Vorliegender Text:

^^^^^^^^

# Wenn ich mal einen Angel Shop eröffne,dann solch einen !!!!



## Seeteufelfreund (27. Januar 2007)

@ All


Wenn ich mal einen Angel Shop eröffne dann solch einen.
Hier könnten meine Kunden gleich ihr gekauftes Tackle
an Ort und Stelle testen.....#6


@ Martin Obelt,da kommen wieder Erinnerungen hoch,hä !!!!

Vielleicht mal ´ne Idee für ´nen Laden hier bei uns....:vik:


Der STF |rolleyes


----------



## fireline (27. Januar 2007)

*AW: Wenn ich mal einen Angel Shop eröffne,dann solch einen !!!!*

hi seeteufelfreund



Seeteufelfreund schrieb:


> @ All
> 
> 
> Wenn ich mal einen Angel Shop eröffne dann solch einen.
> ...

^^^^^^^^

Material:
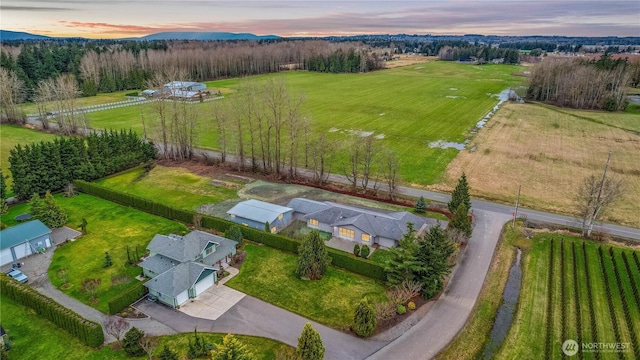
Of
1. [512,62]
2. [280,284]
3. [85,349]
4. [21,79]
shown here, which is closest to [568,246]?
[280,284]

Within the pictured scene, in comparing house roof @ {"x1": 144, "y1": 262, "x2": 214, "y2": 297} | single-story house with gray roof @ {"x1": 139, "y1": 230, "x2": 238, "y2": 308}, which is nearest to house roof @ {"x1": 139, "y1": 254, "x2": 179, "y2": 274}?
single-story house with gray roof @ {"x1": 139, "y1": 230, "x2": 238, "y2": 308}

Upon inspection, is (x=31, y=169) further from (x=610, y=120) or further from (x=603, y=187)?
(x=610, y=120)

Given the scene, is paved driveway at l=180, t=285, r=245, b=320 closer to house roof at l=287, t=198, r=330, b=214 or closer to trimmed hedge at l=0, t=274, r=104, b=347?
trimmed hedge at l=0, t=274, r=104, b=347

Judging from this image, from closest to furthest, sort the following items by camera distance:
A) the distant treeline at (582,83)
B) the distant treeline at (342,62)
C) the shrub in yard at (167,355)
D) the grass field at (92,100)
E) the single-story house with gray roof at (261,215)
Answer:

^^^^^^^^

Ihre Aufgabe:
Setzen Sie die obige Forumsdiskussion über die Eröffnung eines Angelshops fort, und zwar unmittelbar im Anschluss an ihren letzten Abschnitt.

Schriftliche Antwort:
...und zum weitwerfen probieren bauen wir gleich eine kegelbahn an,lach


----------



## Seeteufelfreund (27. Januar 2007)

*AW: Wenn ich mal einen Angel Shop eröffne,dann solch einen !!!!*



fireline schrieb:


> hi seeteufelfreund
> 
> 
> 
> ...


 

Du lachst,aber es gibt in Tokio 2 Läden wo man hinter dem Laden auf einem abgesperrten Feld seine Brandungsruten testen kann.
Desweiteren habe ich bislang in Tokio damals nur einen Laden gesehen,welcher im hinteren Teil des Shops,ein riesen Becken voller Schwarzbarsche hatte.

Ich denke mir mal,man sollte echt mal drüber nachdenken.


Der  STF  |rolleyes


----------



## oknel (27. Januar 2007)

*AW: Wenn ich mal einen Angel Shop eröffne,dann solch einen !!!!*

tierquälerei


----------



## Seeteufelfreund (27. Januar 2007)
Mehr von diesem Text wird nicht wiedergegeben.